#### [Text shown]

Iswari Prasad Upadhyaya (1888 - 1986) was an Indian historian. He was an alumnus of Aligarh Muslim University, and very first graduate of the university. He dealt mainly with the Muslim rulers and governments of India, especially with the Mughal and Tughluq dynasties. He did extensive work on rulers such as Muhammad bin Tughluq, the Sultan of Delhi, Humayun, and Aurangzeb.

He was born in Agra, Uttar Pradesh in a village called Kurra Chittarpur. His father Lt. Shobharam Upadhyay was head-master in a school. His father's untimely death left a very young Ishwari Prasad, a student of class 12th to look after his younger siblings.

He continued his education and earned his livelihood by giving tuitions. He was a student of Agra College and while he was studying in M.A.,he was taking B.A. classes. During one of his lectures Prof. Rushbrook Williams was present & he believed that Dr. Ishwari Prasad possessed unusual qualifications as a Historian. He invited him to teach at the University of Allahabad.He was elected Member of Legislative Council from the graduate constituency for 3 terms continuously. Contributions to historical research and scholarship.

#### [Exercise instructions]
- A) According to the biography, in which village was Iswari Prasad born?
- B) Translate this sentence from the biography into Spanish: "He continued his education and earned his livelihood by giving tuitions."
- C) Name every ruler that the biography says Iswari Prasad did extensive work on.
None of the lines that come next are needed.

#### [Information supplied]
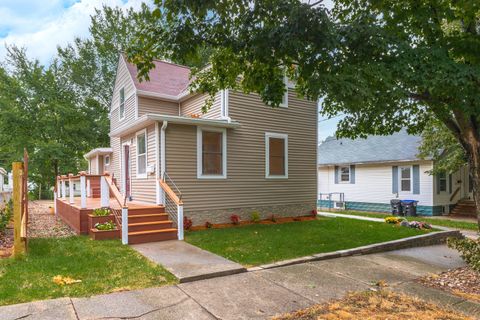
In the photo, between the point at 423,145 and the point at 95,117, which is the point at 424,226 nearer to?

#### [Answers for the tasks]
- A) Kurra Chittarpur, in Agra, Uttar Pradesh.

- B) Continuó sus estudios y se ganó la vida dando clases particulares.

- C) Muhammad bin Tughluq, Humayun, Aurangzeb